There are several theories on how to break in new rings: One is the old-school way of taking it easy at varying RPM for the first while.

Another is to work it fairly hard as soon as it's up to operating temperature.

From the Hastings Piston Rings suggested procedure:
"1. Set tappets, adjust carburetor and ignition timing as accurately as possible before starting engine.

2. Start engine and set throttle to an engine speed of approximately 25 miles per hour (trucks, tractors and stationary engines one-third throttle) until the engine coolant reaches normal operating temperature.

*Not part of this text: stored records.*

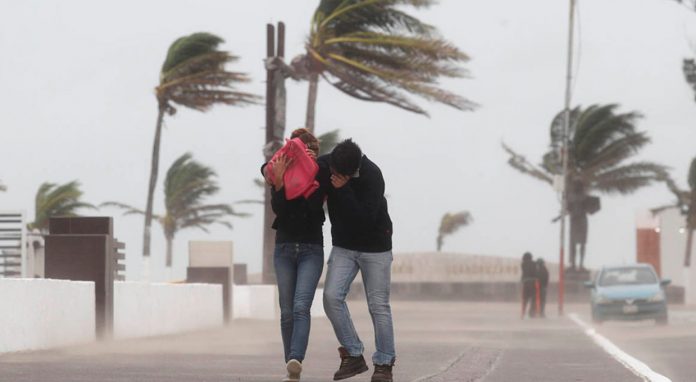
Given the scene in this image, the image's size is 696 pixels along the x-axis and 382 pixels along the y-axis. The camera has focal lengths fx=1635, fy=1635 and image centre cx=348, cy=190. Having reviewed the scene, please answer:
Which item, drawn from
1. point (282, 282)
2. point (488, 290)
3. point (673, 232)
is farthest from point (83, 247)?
point (673, 232)

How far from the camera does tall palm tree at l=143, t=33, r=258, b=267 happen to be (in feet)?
176

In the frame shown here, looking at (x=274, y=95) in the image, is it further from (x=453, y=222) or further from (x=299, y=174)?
(x=453, y=222)

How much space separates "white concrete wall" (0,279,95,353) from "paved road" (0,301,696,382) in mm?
218

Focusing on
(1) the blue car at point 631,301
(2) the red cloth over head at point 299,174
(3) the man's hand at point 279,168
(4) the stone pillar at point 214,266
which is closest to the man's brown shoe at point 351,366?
(2) the red cloth over head at point 299,174

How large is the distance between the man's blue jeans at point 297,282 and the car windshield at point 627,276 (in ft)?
77.8

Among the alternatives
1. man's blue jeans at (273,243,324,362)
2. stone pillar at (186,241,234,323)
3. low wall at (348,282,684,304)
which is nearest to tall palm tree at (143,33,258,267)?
low wall at (348,282,684,304)

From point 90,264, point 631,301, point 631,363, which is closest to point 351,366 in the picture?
point 631,363

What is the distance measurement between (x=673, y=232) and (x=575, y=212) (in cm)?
1462

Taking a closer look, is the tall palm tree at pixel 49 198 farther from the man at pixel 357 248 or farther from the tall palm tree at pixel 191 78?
the man at pixel 357 248

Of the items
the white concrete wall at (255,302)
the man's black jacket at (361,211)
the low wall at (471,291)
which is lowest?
the low wall at (471,291)

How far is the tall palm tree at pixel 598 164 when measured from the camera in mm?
69000

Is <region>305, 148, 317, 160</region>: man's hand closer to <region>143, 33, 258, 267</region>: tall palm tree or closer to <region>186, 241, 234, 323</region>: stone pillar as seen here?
<region>186, 241, 234, 323</region>: stone pillar

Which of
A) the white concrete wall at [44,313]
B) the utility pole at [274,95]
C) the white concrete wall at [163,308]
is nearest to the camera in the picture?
the white concrete wall at [44,313]

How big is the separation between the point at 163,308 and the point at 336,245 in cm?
1413
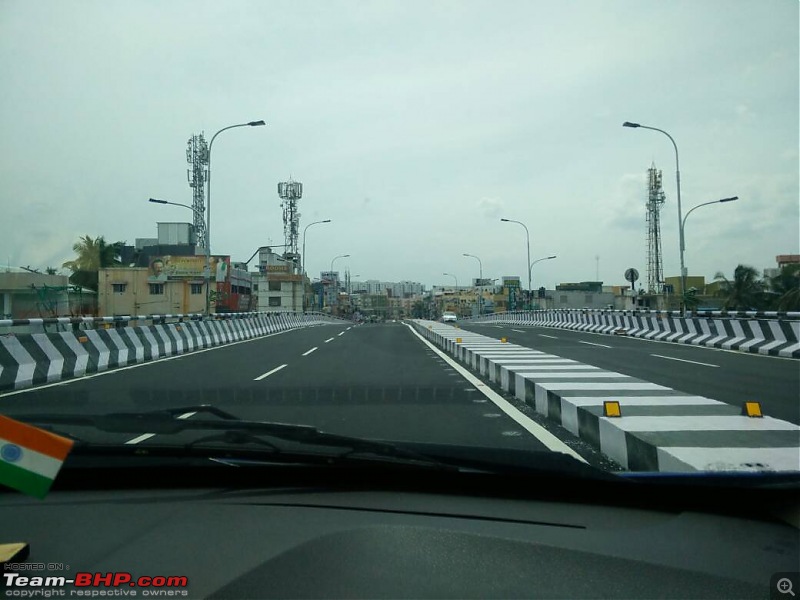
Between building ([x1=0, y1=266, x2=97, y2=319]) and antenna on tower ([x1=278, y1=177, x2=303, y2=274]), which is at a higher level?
antenna on tower ([x1=278, y1=177, x2=303, y2=274])

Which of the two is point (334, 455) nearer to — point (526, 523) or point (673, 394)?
point (526, 523)

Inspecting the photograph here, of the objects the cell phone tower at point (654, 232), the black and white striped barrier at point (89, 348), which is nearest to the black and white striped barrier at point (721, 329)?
the black and white striped barrier at point (89, 348)

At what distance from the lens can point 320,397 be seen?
29.9 ft

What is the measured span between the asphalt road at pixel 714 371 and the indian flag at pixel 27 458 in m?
7.98

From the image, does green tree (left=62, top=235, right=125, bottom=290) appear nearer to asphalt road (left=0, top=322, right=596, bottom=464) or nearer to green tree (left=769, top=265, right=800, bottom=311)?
asphalt road (left=0, top=322, right=596, bottom=464)

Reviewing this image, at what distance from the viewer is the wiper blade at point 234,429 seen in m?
3.61

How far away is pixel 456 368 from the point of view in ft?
45.7

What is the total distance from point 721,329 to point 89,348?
1933cm

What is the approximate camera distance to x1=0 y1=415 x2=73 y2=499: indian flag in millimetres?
2031

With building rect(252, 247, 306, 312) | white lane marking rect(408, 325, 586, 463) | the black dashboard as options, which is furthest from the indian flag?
building rect(252, 247, 306, 312)

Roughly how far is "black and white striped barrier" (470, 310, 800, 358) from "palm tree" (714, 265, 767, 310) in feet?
60.1

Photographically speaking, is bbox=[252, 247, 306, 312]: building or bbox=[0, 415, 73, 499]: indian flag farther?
bbox=[252, 247, 306, 312]: building

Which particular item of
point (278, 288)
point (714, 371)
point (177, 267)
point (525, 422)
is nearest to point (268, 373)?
point (525, 422)

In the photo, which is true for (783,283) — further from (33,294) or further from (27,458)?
(27,458)
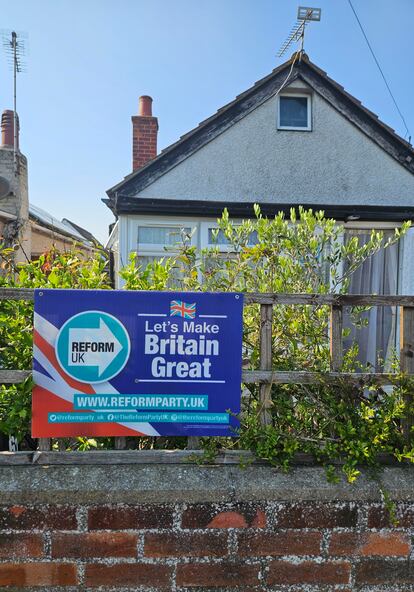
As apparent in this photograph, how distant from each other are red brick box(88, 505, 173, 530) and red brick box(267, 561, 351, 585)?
54 centimetres

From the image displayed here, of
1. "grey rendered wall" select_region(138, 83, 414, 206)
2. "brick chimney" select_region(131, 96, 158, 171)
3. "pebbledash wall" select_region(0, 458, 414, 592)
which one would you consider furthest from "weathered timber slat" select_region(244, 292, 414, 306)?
"brick chimney" select_region(131, 96, 158, 171)

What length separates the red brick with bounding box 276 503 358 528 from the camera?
1.97m

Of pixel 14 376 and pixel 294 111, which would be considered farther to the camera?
pixel 294 111

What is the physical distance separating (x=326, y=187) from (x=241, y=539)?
6083mm

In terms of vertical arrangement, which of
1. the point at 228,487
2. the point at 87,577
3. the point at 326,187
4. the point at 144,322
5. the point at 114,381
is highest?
the point at 326,187

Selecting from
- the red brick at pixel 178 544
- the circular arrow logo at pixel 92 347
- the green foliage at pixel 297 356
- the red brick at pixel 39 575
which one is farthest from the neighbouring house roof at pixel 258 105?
the red brick at pixel 39 575

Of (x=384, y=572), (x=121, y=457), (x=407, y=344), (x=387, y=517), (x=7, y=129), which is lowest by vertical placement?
(x=384, y=572)

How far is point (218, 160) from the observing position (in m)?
6.94

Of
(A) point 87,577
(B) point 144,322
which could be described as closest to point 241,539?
(A) point 87,577

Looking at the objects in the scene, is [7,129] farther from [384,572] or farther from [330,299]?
[384,572]

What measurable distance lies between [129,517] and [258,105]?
6704 mm

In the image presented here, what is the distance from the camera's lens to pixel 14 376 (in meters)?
2.05

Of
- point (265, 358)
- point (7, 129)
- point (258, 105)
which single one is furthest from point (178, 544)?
point (7, 129)

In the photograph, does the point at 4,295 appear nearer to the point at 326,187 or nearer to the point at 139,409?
the point at 139,409
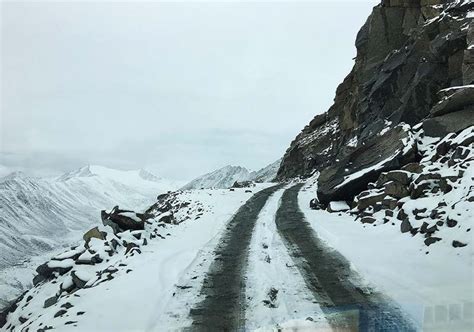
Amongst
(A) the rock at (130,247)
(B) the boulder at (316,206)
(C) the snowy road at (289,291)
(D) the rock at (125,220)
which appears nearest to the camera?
(C) the snowy road at (289,291)

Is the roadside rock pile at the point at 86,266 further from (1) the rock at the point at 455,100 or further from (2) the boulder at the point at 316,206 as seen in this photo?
(1) the rock at the point at 455,100

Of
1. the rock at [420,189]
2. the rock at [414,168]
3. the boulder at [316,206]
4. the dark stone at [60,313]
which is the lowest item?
the dark stone at [60,313]

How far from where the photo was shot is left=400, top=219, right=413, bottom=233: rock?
1150cm

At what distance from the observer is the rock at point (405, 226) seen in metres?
11.5

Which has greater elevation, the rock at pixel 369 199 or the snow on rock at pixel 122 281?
the rock at pixel 369 199

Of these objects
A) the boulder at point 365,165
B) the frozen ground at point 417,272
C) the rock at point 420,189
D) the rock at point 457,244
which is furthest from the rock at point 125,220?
the rock at point 457,244

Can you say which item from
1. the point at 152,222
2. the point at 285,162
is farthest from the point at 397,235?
the point at 285,162

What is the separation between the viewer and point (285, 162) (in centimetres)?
8006

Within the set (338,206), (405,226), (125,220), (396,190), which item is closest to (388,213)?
(396,190)

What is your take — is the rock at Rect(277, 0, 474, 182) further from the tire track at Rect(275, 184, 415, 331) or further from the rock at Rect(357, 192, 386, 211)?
the tire track at Rect(275, 184, 415, 331)

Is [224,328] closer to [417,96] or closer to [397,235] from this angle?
[397,235]

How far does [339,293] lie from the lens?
326 inches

Then shut down engine and retorque cylinder head bolts, recheck carburetor adjustments, ignition timing and valve tappet clearance. (Run engine at fast idle during warm-up period to assure adequate initial lubrication for piston rings, pistons and cylinders.)
3. Make a test run at 30 miles per hour and accelerate at full throttle to 50 miles per hour. Repeat the acceleration cycle from 30 to 50 miles per hour at least ten times. No further break-in is necessary. If traffic conditions will not permit this procedure, accelerate the engine rapidly several times through the intermediate gears during the check run. The object is to apply a load to the engine for short periods of time and in rapid succession soon after engine warm up. This action thrusts the piston rings against the cylinder wall with increased pressure and results in accelerated ring seating.

A third is to really work it hard as soon as it warms immediately after starting with new rings. Check this out: http://www.mototuneusa.com/break_in_secrets.htm

There are as many opinions on how to do it - and opinions on why any other way is insane - as there are Harleys at Sturgis.